- _DATASET RECORDS_:
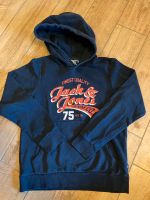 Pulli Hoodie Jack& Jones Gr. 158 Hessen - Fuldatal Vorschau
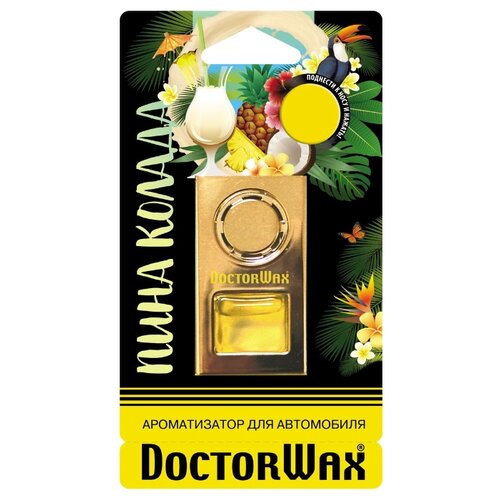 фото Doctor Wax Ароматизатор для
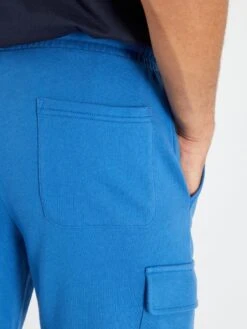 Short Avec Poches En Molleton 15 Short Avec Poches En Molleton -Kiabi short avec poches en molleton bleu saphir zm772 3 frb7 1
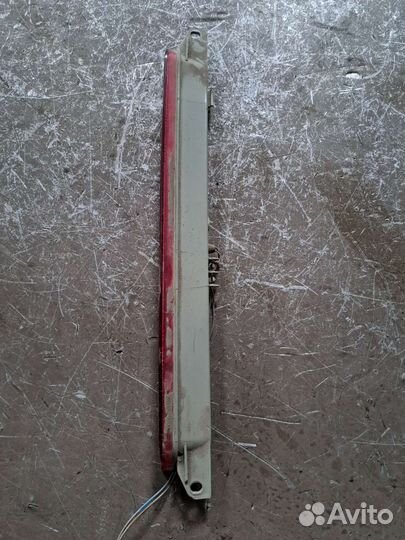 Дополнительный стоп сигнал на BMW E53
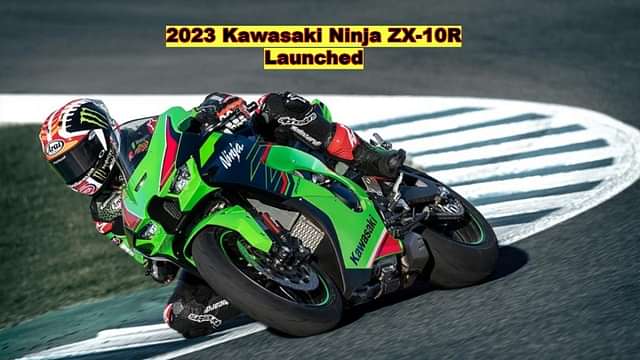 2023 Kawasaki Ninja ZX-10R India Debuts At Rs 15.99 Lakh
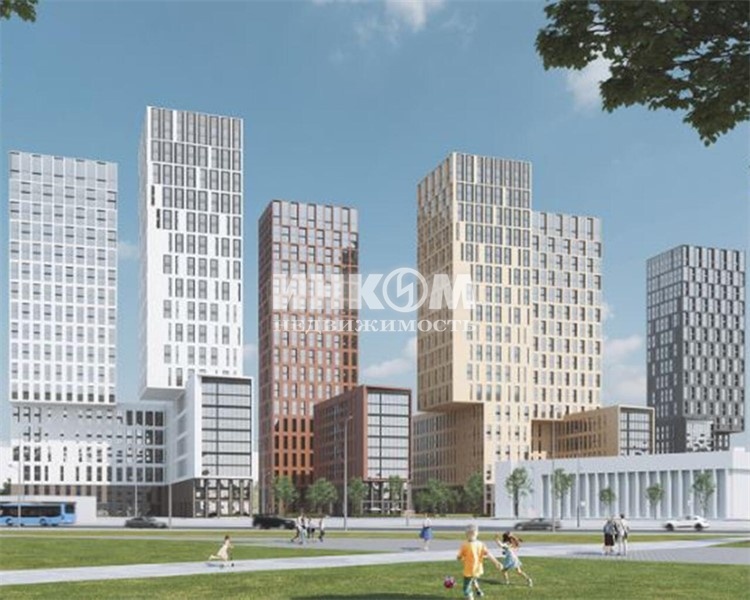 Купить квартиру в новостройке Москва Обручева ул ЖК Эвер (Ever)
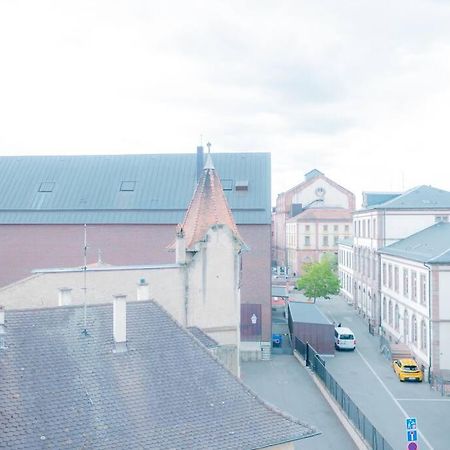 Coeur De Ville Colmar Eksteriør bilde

==

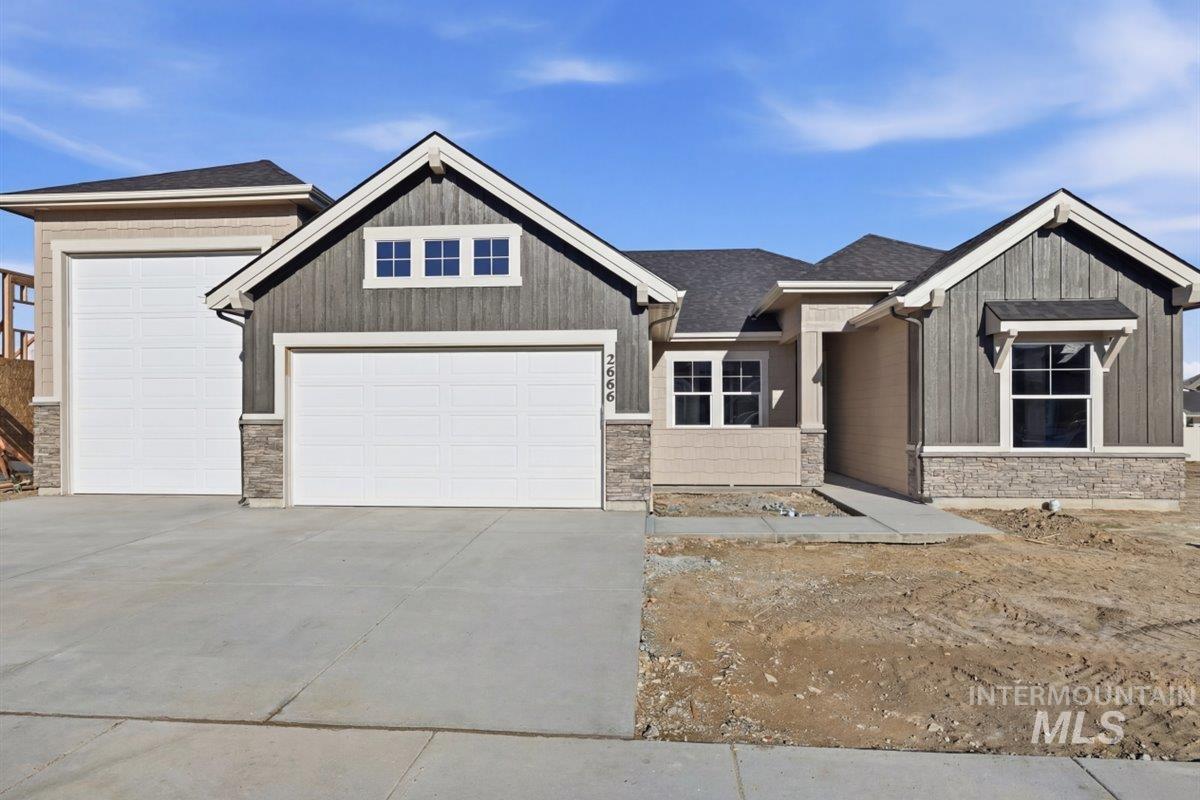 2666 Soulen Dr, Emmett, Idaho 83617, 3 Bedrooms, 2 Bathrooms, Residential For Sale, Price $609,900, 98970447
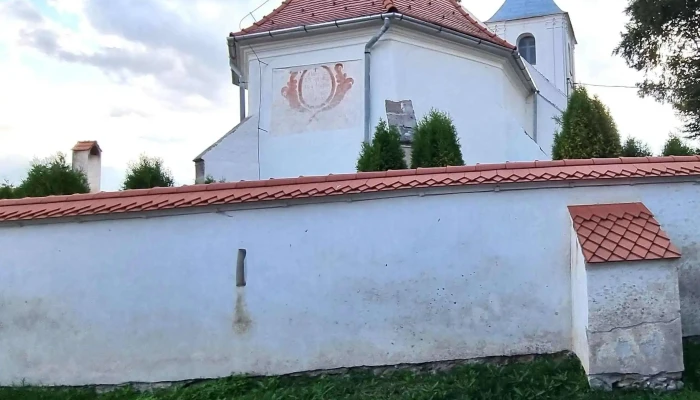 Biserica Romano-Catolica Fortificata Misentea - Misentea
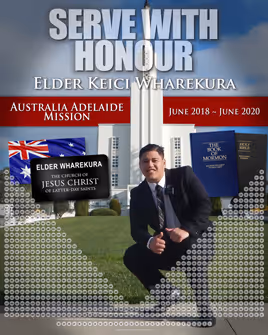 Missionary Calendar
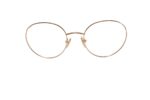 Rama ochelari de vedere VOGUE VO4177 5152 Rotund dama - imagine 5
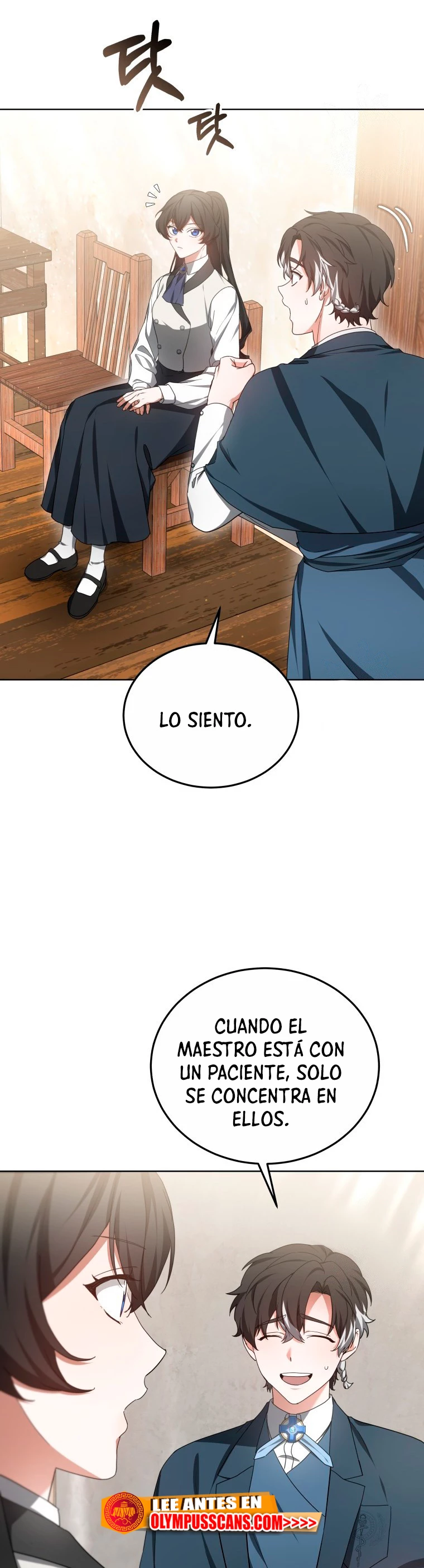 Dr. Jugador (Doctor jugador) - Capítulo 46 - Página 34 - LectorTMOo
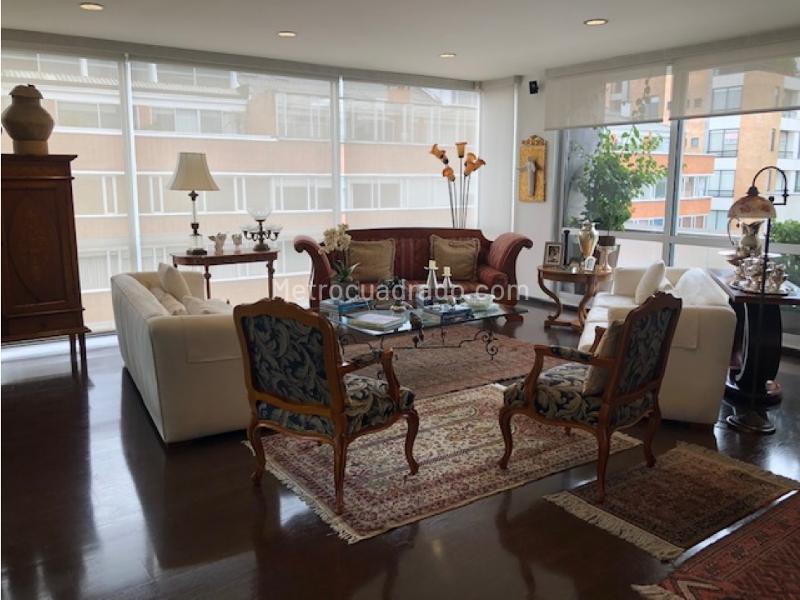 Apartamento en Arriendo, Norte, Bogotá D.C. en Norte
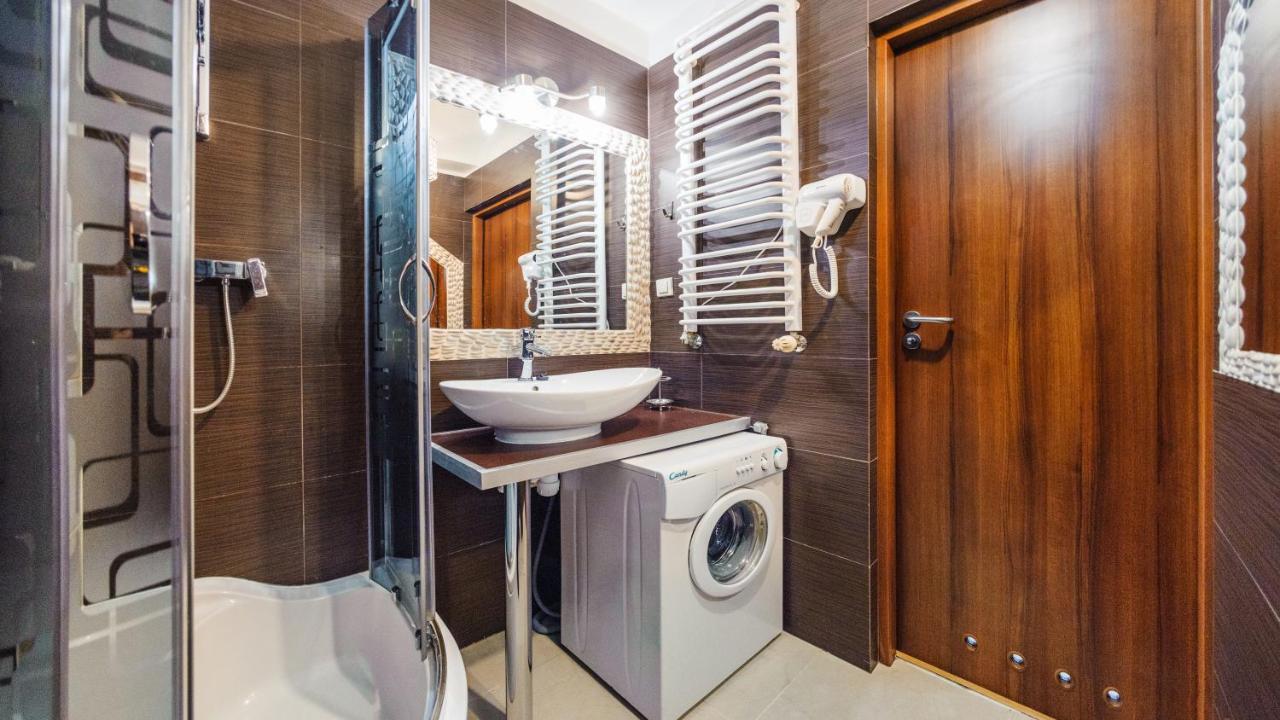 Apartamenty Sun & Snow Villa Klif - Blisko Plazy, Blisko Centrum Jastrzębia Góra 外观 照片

--

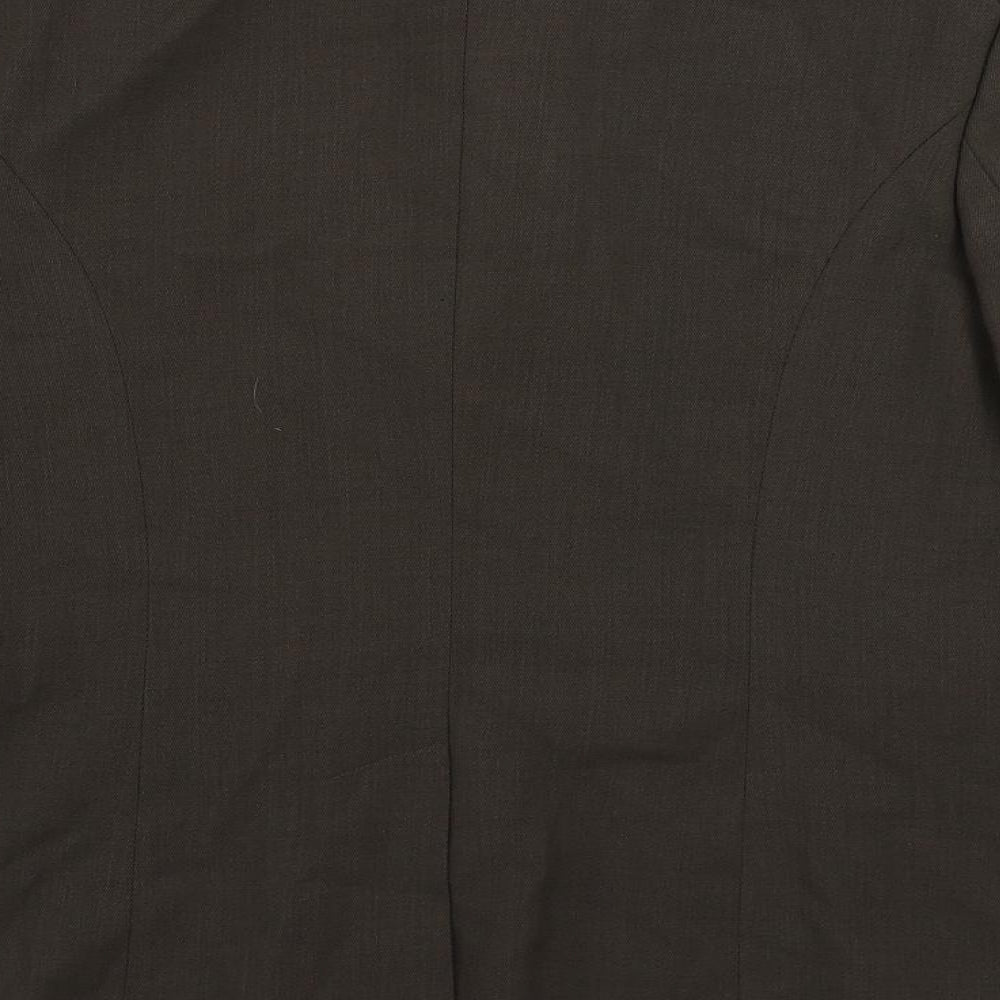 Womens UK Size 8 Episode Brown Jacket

- _DIRECTIONS_:
Once the line with "Apartamento en Arriendo, Norte, Bogotá" is found in the data above, reproduce it and each line after it exactly, through the line with "Apartamenty Sun &". Omit the pictures.

- _TASK RESULT_:
 Apartamento en Arriendo, Norte, Bogotá D.C. en Norte
 Apartamenty Sun & Snow Villa Klif - Blisko Plazy, Blisko Centrum Jastrzębia Góra 外观 照片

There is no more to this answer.